Has anyone looked at the Troy bilt Vortex 3 stage snow blower?
Hope they beefed up the differential and the blower for the added stress.


----------



## Shryp (Jan 1, 2011)

First I heard of that on anything but the Cub Cadets. Looks like MTD is rolling out the 3 stage to some more models now.


----------



## liftoff1967 (Jan 15, 2014)

tuffnell said:


> Has anyone looked at the Troy bilt Vortex 3 stage snow blower?
> Hope they beefed up the differential and the blower for the added stress.


Interesting timing of your thread. I was at the local Lowes last night and saw a few of those machines parked out front all chained up. Looks kinda cheesey with the round disc auger thing staring you in the face. Just my observation is all.

Would be interesting to get some feed back on what people think.


----------



## dbert (Aug 25, 2013)

liftoff1967 said:


> Would be interesting to get some feed back on what people think.
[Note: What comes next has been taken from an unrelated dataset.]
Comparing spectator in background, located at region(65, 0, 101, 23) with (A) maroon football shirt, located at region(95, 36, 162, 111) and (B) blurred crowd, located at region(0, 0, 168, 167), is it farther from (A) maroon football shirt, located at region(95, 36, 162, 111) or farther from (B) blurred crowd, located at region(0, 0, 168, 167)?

discussion here from last winter.
http://www.snowblowerforum.com/forum/cub-cadet-snowblowers/12714-cub-cadet-3x-any-other-satisfied-owners.html


----------



## liftoff1967 (Jan 15, 2014)

dbert said:


> discussion here from last winter.
> http://www.snowblowerforum.com/forum/cub-cadet-snowblowers/12714-cub-cadet-3x-any-other-satisfied-owners.html


Interesting. Thanks for the link dbert!


----------



## dbert (Aug 25, 2013)

Actually now that I looked through that thread... I was thinking of a different thread. I thought I'd remembered seeing a video of the owner operating it.


----------



## vv132 (Nov 9, 2014)

was wondering how the vortex 3x compares to the cub cadet 3x


----------



## Shryp (Jan 1, 2011)

One is black and red, the other is yellow. I think the stickers are different too.


----------



## micah68kj (Oct 8, 2011)

liftoff1967 said:


> Interesting timing of your thread. I was at the local Lowes last night and saw a few of those machines parked out front all chained up. Looks kinda cheesey with the round disc auger thing staring you in the face. Just my observation is all.
> 
> Would be interesting to get some feed back on what people think.


I never even bother to look at these things. Just walk on by. I'll never buy a new blower. There are way too many good, no, great used machines to choose from.


----------



## micah68kj (Oct 8, 2011)

Shryp said:


> One is black and red, the other is yellow. I think the stickers are different too.


 Nailed it!


----------